Cigarette smuggling siphons off taxes that fund health care – solon

Tobacco workers. STORY: Cigarette smuggling siphons off taxes that fund health care – solon

Candon City is home to 1,500 tobacco farmers who depend on the crop for livelihood. (Photo by JEAN MANGALUZ / )

MANILA, Philippines — Cigarette smuggling causes the government to lose an estimated P30 billion to P60 billion to excise taxes, according to Ilocos Sur Second District Rep. Kristine Singson-Meehan, citing data from Albay Rep. Joey Salceda.

“With the smuggling, actually, we are losing more in the collection of tobacco taxes,” Singson-Meehan said in an interview with reporters on Saturday.

“The excise tax on cigarettes is P170 billion. So you have P150 billion of that going to healthcare, the universal healthcare program. That where it all goes,” Candon City Mayor Eric Singson said in Filipino,

According to the National Economic and Development Authority, taxation on tobacco and other similar products successfully raised revenue for the Universal Health Care program in 2022.

Candon City is home to 1,500 tobacco farmers who depend on the crop for livelihood. However, both the demand and production of tobacco have been on the decline, according to Singson.

Singson said that there had been efforts to transition the farmers to producing other agricultural products, but they keep going back to tobacco for being a hig- value crop.

“They would agree at first: ‘Let us try.” Not all, but a few — but we have to compel them.

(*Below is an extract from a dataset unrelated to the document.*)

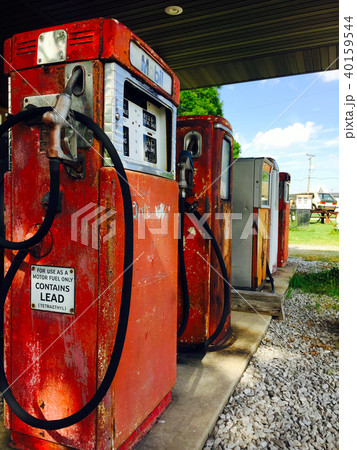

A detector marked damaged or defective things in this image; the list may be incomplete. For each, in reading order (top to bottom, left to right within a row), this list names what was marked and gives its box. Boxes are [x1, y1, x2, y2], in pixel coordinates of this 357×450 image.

rusty pump nozzle [42, 67, 82, 161]
rusty pump nozzle [177, 150, 193, 198]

But their profits were not what they used to be,” Singson said.

Tobacco farmers have been able to send their children to schools on their earnings, many of them graduating as professionals, added Singson.

Singson-Meehan has expressed support for House Bill 3917, filed by Ilocos Norte First District Rep. Ferdinand “Sandro” A. Marcos III, which proposes the inclusion of tobacco products in the  Anti-Agricultural Smuggling Act of 2016.

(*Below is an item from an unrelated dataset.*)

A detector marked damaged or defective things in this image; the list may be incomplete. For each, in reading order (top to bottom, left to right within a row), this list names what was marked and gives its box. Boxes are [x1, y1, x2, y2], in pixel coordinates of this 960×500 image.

“Tobacco is one of the main industries too. It needs to be considered as a crop, right? Because there’s that question before that it was not defined. So with this bill, they are including tobacco as part of the agri commodities,” she said.

If passed, the bill would provide stiffer penalties for cigarette smugglers, including a fine twice the value of smuggled tobacco products and a prison term of 14 to 17 years.